■ Requirement 1 ■
Extract the passage of the scraping architecture guide starting at "A single-file scraper" and ending at "and recovered independently.", copying it word for word.

■ Passage given ■
· · · · ·

设计可靠的网络爬虫架构

学习如何设计稳定可靠的网络爬虫架构。涵盖容错设计、重试机制、数据一致性保证、监控告警和运维最佳实践。

设计可靠的网络爬虫架构

Beyond Scripts: Why Architecture Matters

A single-file scraper works fine for a hundred pages. But when you need to collect millions of data points across dozens of target sites on a recurring schedule, you need a system — not a script. A reliable scraping architecture separates concerns into independent components that can be scaled, monitored, and recovered independently.

This guide walks through the design of a production scraping system, from URL scheduling through proxy management to data storage. Every component is illustrated with code and connected to the ProxyHat proxy infrastructure.

A well-architected scraper treats data collection as an engineering problem, not a hacking problem. Each component has a single responsibility, clear interfaces, and observable behavior.

· · · · ·

■ Dataset content ■
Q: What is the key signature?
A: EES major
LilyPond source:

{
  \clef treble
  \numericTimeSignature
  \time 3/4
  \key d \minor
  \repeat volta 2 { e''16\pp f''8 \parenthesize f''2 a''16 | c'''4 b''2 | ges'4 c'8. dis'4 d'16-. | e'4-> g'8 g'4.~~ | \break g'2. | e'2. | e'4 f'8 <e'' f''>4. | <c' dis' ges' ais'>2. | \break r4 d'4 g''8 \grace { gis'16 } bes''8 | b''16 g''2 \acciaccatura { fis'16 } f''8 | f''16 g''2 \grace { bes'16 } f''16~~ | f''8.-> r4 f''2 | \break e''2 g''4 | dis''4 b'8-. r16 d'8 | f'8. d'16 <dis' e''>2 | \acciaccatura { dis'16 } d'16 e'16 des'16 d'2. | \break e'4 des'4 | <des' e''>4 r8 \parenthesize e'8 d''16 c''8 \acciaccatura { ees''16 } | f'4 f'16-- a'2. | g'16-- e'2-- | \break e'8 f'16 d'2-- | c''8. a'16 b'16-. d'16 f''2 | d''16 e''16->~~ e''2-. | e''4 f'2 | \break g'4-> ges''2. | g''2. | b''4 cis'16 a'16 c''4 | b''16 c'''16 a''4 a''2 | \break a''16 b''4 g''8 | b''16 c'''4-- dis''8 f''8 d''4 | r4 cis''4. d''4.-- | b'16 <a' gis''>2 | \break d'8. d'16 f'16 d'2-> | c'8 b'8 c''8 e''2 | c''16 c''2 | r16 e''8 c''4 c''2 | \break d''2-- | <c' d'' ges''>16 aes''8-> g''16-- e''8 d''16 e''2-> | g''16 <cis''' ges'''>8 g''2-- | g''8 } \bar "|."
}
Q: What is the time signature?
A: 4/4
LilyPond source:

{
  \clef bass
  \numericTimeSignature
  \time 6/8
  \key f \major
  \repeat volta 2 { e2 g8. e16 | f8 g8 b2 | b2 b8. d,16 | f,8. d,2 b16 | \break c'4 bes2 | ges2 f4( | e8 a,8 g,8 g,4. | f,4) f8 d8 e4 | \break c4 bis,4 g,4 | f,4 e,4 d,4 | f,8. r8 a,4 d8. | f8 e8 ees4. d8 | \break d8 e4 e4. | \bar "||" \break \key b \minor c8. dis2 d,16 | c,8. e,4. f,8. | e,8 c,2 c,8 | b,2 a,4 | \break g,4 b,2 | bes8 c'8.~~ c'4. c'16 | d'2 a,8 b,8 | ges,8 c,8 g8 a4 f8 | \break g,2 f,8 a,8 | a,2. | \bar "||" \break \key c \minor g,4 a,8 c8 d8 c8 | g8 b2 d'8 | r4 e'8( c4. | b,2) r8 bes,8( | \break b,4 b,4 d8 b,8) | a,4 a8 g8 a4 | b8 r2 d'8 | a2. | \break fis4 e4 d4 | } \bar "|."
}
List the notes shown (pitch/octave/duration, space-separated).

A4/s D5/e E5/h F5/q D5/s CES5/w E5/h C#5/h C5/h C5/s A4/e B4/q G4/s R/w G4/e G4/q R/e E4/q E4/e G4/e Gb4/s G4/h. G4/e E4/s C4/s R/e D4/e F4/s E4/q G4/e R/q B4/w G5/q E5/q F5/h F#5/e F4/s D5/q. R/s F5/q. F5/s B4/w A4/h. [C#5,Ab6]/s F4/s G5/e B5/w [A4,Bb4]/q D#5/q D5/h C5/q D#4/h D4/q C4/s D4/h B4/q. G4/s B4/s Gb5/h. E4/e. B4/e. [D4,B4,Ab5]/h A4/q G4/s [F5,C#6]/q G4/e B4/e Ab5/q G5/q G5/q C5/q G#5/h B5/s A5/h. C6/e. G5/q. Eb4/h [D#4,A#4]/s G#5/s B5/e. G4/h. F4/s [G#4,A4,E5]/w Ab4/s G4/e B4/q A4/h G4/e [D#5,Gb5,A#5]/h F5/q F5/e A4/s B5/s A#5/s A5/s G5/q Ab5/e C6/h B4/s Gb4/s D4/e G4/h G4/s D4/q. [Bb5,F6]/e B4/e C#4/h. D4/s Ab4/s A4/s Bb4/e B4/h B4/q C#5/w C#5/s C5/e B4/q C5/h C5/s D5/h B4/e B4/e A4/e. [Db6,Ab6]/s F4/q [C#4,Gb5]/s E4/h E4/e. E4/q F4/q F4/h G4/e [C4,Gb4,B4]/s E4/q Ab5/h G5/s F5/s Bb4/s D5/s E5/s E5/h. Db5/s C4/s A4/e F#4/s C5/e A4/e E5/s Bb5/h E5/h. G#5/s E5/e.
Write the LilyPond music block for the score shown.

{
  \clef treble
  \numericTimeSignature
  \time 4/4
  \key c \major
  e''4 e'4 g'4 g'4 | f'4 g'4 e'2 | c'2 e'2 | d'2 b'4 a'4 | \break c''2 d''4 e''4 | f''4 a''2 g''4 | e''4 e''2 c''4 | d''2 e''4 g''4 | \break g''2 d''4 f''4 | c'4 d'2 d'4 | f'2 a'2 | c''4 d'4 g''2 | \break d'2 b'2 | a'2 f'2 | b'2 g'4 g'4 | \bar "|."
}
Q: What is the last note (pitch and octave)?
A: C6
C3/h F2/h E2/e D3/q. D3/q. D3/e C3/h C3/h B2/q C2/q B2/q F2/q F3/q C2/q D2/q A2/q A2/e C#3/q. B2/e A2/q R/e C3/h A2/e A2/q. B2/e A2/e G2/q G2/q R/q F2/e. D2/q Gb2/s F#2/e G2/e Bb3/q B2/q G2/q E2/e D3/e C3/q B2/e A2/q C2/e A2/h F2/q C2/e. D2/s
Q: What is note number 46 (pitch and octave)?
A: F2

· · · · ·

■ Requirement 2 ■
Please pull out every line of the records above that contains the string "pitch", treating uppercase and lowercase as different.

■ Exercise solution 1 ■
A single-file scraper works fine for a hundred pages. But when you need to collect millions of data points across dozens of target sites on a recurring schedule, you need a system — not a script. A reliable scraping architecture separates concerns into independent components that can be scaled, monitored, and recovered independently.

■ Exercise solution 2 ■
List the notes shown (pitch/octave/duration, space-separated).
Q: What is the last note (pitch and octave)?
Q: What is note number 46 (pitch and octave)?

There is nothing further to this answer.